• _Tasks for this exercise_
A: Translate into Spanish this sentence from the appellate opinion excerpt: "Defendant filed an amended notice of appeal to subsume the amended judgment."
B: From the appellate opinion excerpt, output the passage that opens with the words containing "RCIC IS NOT" and closes with "the amended judgment.".
======== Supplied text ========
On appeal, defendant raises seven issues, arguing:
THERE IS A SPLIT IN THE APPELLATE PANELS AS TO WHETHER OR NOT AN INSURED'S "STATE OF MIND" CAN TRUMP A VALID AND ENFORCEABLE CANCELLATION NOTICE.
THE PLAINTIFF IS PRESUMED TO HAVE RECEIVED THE VALID AND ENFORCEABLE CANCELLATION NOTICE.
THE COURT ERRED IN PERMITTING PLAINTIFF TO DISPUTE FOR THE FIRST TIME PRIOR FACTUAL FINDINGS.
THE TRIAL COURT ERRED IN FINDING THAT THE ORDER OF RECEIPT OF NOTICES BY THE BROKER RAISES AN INFERENCE OF THE ORDER OF RECEIPT BY THE PLAINTIFF.
THE TRIAL COURT ERRED IN FAILING TO FIND THAT NECE IS BOUND BY THE KNOWLEDGE OF HIS AGENT, BLUE CHIP BROKERAGE.
RCIC IS NOT ESTOPPED FROM DENYING COVERAGE.
THE AWARD OF COUNSEL FEES WAS GROSSLY EXCESSIVE, UNREASONABLE AND IS PROPERLY REVERSED AS A MATTER OF LAW.
On September 22, 2006, Judge Kassel addressed the question of counsel fees for the first appeal, following our referral of that issue to the trial court. Based on the submissions and arguments of the parties, for reasons stated on the record, he entered an order awarding plaintiff an additional counsel fee of $21,275 on account of the first appeal and modifying the total judgment amount to $138,237.79. Defendant filed an amended notice of appeal to subsume the amended judgment.
======== Provided data ========
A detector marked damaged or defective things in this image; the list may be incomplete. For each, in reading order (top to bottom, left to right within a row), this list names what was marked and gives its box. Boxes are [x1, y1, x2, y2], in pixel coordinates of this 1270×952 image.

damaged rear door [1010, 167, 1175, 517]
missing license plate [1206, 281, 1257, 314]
========
• _Per-task answers_
A: El demandado presentó un aviso de apelación enmendado para abarcar la sentencia enmendada.

B:
RCIC IS NOT ESTOPPED FROM DENYING COVERAGE.
THE AWARD OF COUNSEL FEES WAS GROSSLY EXCESSIVE, UNREASONABLE AND IS PROPERLY REVERSED AS A MATTER OF LAW.
On September 22, 2006, Judge Kassel addressed the question of counsel fees for the first appeal, following our referral of that issue to the trial court. Based on the submissions and arguments of the parties, for reasons stated on the record, he entered an order awarding plaintiff an additional counsel fee of $21,275 on account of the first appeal and modifying the total judgment amount to $138,237.79. Defendant filed an amended notice of appeal to subsume the amended judgment.